Direction:
In the records below, swap "patio chair" for "lounge chair" and change nothing else. Leave the pictures out of your answer.

* * * * * * *

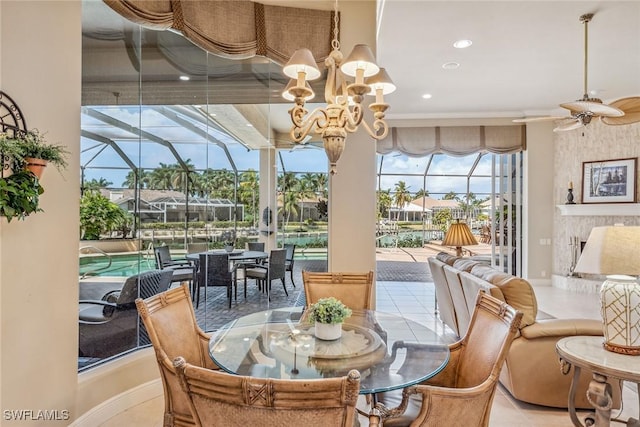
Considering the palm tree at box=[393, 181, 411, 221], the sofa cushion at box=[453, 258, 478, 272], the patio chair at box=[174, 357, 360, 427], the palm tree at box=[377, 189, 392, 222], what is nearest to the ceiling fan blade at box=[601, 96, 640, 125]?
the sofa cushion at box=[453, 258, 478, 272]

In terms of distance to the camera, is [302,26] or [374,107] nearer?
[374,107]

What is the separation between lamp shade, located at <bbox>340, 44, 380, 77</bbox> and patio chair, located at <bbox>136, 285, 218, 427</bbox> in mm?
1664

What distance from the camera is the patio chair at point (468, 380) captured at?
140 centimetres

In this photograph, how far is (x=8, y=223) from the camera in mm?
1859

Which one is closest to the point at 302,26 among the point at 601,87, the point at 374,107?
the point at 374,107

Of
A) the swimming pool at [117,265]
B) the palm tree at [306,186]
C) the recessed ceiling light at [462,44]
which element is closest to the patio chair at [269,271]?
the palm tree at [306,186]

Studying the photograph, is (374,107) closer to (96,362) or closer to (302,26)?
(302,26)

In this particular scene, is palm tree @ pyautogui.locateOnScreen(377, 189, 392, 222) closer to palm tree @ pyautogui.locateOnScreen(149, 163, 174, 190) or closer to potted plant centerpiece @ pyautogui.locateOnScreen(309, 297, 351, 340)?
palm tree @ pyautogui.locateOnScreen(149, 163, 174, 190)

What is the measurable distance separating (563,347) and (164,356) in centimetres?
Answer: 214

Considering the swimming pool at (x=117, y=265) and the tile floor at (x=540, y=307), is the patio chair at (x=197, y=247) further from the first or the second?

* * * * * * *

Task output:
Considering the palm tree at box=[393, 181, 411, 221], the sofa cushion at box=[453, 258, 478, 272], the lounge chair at box=[174, 357, 360, 427], the palm tree at box=[377, 189, 392, 222], what is nearest to the ceiling fan blade at box=[601, 96, 640, 125]?
the sofa cushion at box=[453, 258, 478, 272]

In terms of distance to the camera, is [302,26] or [374,107] nearer?
[374,107]

What is the separation between lamp shade, located at <bbox>340, 44, 380, 77</bbox> and lounge chair, located at <bbox>136, 285, 218, 427</bbox> in mm?
1664

What distance from the camera is the lounge chair at point (468, 380) captured at?
140 centimetres

In this photograph, how far is (x=8, y=223) from the camera in mm?
1859

Which one is closest to the point at 302,26 among the point at 601,87, the point at 374,107?
the point at 374,107

Of
A) the swimming pool at [117,265]
B) the palm tree at [306,186]
C) the recessed ceiling light at [462,44]
which element is closest to the lounge chair at [269,271]?
the palm tree at [306,186]

Studying the photograph, is (374,107) closer to (96,362) or closer to (302,26)?
(302,26)

In this particular scene, is palm tree @ pyautogui.locateOnScreen(377, 189, 392, 222) closer to palm tree @ pyautogui.locateOnScreen(149, 163, 174, 190) or closer to potted plant centerpiece @ pyautogui.locateOnScreen(309, 297, 351, 340)?
palm tree @ pyautogui.locateOnScreen(149, 163, 174, 190)

What is the measurable distance separating (563,347) and (164,356) in centimetres?
Answer: 214

Considering the swimming pool at (x=117, y=265) and the tile floor at (x=540, y=307), is the lounge chair at (x=197, y=247) further from the first or the second?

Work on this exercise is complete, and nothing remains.